From the start of the records through the line containing "198L216 175H208L202 198L181", reproduce the lines with every "instance_id" switched to "object_id" and nothing else altered.
+++ DATA FOR THIS EXERCISE
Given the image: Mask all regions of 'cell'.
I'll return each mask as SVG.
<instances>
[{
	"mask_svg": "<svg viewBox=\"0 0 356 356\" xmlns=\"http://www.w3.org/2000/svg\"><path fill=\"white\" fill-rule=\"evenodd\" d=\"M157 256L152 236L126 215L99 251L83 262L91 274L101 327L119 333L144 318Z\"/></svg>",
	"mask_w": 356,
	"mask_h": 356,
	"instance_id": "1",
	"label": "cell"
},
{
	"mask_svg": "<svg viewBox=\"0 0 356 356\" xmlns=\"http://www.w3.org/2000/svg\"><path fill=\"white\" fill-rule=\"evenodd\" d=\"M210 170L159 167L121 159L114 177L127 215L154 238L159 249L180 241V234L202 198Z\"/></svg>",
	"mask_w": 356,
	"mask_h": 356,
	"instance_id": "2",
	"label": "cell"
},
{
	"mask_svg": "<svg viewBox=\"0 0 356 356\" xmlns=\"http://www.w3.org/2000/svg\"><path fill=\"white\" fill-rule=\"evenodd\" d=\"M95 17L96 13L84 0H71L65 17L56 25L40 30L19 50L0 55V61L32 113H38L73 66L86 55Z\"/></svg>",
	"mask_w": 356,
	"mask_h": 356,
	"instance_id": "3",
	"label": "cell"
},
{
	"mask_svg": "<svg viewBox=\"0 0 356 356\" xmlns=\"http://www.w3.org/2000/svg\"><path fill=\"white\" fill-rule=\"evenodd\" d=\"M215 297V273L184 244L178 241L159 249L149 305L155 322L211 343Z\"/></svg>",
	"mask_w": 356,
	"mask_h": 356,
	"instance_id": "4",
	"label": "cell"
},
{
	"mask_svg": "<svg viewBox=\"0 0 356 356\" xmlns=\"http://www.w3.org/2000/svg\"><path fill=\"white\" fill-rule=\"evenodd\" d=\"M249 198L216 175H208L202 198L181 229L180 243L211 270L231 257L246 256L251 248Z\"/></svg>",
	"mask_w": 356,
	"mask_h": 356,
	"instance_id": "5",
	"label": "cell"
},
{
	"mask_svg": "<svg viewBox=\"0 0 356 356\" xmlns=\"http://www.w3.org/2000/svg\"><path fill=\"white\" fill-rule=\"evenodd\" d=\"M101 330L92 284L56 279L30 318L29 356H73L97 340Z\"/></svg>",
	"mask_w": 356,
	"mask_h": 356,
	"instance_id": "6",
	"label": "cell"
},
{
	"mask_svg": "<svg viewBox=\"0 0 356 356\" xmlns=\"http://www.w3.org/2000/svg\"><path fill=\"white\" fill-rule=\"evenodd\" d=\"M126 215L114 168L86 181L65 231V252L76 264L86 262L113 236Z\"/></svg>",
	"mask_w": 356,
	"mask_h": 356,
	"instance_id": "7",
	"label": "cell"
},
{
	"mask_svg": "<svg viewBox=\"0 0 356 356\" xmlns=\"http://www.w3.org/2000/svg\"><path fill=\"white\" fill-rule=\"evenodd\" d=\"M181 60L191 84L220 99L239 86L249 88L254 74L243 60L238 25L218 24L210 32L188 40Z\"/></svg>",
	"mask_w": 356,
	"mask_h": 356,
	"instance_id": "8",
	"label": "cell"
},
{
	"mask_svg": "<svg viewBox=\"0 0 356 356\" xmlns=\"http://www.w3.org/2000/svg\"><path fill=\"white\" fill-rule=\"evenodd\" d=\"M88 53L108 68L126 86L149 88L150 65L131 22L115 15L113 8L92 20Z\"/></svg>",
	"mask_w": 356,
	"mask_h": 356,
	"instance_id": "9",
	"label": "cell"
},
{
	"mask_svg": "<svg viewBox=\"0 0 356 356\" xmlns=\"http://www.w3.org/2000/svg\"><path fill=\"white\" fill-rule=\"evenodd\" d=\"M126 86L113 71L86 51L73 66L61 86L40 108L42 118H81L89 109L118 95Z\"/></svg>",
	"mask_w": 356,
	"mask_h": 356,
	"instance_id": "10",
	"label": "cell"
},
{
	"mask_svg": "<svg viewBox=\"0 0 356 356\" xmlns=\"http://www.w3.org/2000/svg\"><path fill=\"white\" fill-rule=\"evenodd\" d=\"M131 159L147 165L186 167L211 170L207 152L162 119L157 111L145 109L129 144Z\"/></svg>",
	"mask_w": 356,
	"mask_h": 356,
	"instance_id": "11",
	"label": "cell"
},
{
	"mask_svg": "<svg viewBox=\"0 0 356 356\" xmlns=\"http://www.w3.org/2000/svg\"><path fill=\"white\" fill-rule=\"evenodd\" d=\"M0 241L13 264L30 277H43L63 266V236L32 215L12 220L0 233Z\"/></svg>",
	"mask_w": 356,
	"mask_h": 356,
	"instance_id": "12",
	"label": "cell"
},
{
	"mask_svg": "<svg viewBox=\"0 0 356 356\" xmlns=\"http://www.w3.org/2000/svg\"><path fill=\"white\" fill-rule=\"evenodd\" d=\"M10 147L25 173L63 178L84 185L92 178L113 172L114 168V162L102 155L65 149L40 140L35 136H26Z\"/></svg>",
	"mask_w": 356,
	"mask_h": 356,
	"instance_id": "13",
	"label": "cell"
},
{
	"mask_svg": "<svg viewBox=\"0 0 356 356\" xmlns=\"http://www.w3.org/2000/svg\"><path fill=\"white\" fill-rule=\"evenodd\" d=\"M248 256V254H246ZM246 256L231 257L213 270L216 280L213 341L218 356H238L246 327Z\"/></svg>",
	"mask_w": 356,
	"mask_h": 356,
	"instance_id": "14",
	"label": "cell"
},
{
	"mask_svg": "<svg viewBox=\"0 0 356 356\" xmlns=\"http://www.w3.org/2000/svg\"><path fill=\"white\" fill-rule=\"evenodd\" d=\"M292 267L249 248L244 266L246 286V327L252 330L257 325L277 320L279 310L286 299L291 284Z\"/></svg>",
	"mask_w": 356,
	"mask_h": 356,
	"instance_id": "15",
++++++
- OUTPUT FOR THIS TASK -
Given the image: Mask all regions of 'cell'.
I'll return each mask as SVG.
<instances>
[{
	"mask_svg": "<svg viewBox=\"0 0 356 356\" xmlns=\"http://www.w3.org/2000/svg\"><path fill=\"white\" fill-rule=\"evenodd\" d=\"M157 256L152 236L126 215L99 251L83 262L91 274L101 327L119 333L144 318Z\"/></svg>",
	"mask_w": 356,
	"mask_h": 356,
	"object_id": "1",
	"label": "cell"
},
{
	"mask_svg": "<svg viewBox=\"0 0 356 356\" xmlns=\"http://www.w3.org/2000/svg\"><path fill=\"white\" fill-rule=\"evenodd\" d=\"M210 170L159 167L121 159L114 177L127 215L154 238L159 249L180 241V234L202 198Z\"/></svg>",
	"mask_w": 356,
	"mask_h": 356,
	"object_id": "2",
	"label": "cell"
},
{
	"mask_svg": "<svg viewBox=\"0 0 356 356\" xmlns=\"http://www.w3.org/2000/svg\"><path fill=\"white\" fill-rule=\"evenodd\" d=\"M95 17L96 13L84 0H71L65 17L56 25L40 30L19 50L0 55V61L32 113H38L73 66L86 55Z\"/></svg>",
	"mask_w": 356,
	"mask_h": 356,
	"object_id": "3",
	"label": "cell"
},
{
	"mask_svg": "<svg viewBox=\"0 0 356 356\" xmlns=\"http://www.w3.org/2000/svg\"><path fill=\"white\" fill-rule=\"evenodd\" d=\"M215 297V273L184 244L178 241L159 249L149 305L155 322L211 343Z\"/></svg>",
	"mask_w": 356,
	"mask_h": 356,
	"object_id": "4",
	"label": "cell"
},
{
	"mask_svg": "<svg viewBox=\"0 0 356 356\" xmlns=\"http://www.w3.org/2000/svg\"><path fill=\"white\" fill-rule=\"evenodd\" d=\"M249 198L216 175H208L202 198L181 229L180 243L211 270L231 257L246 256L251 248Z\"/></svg>",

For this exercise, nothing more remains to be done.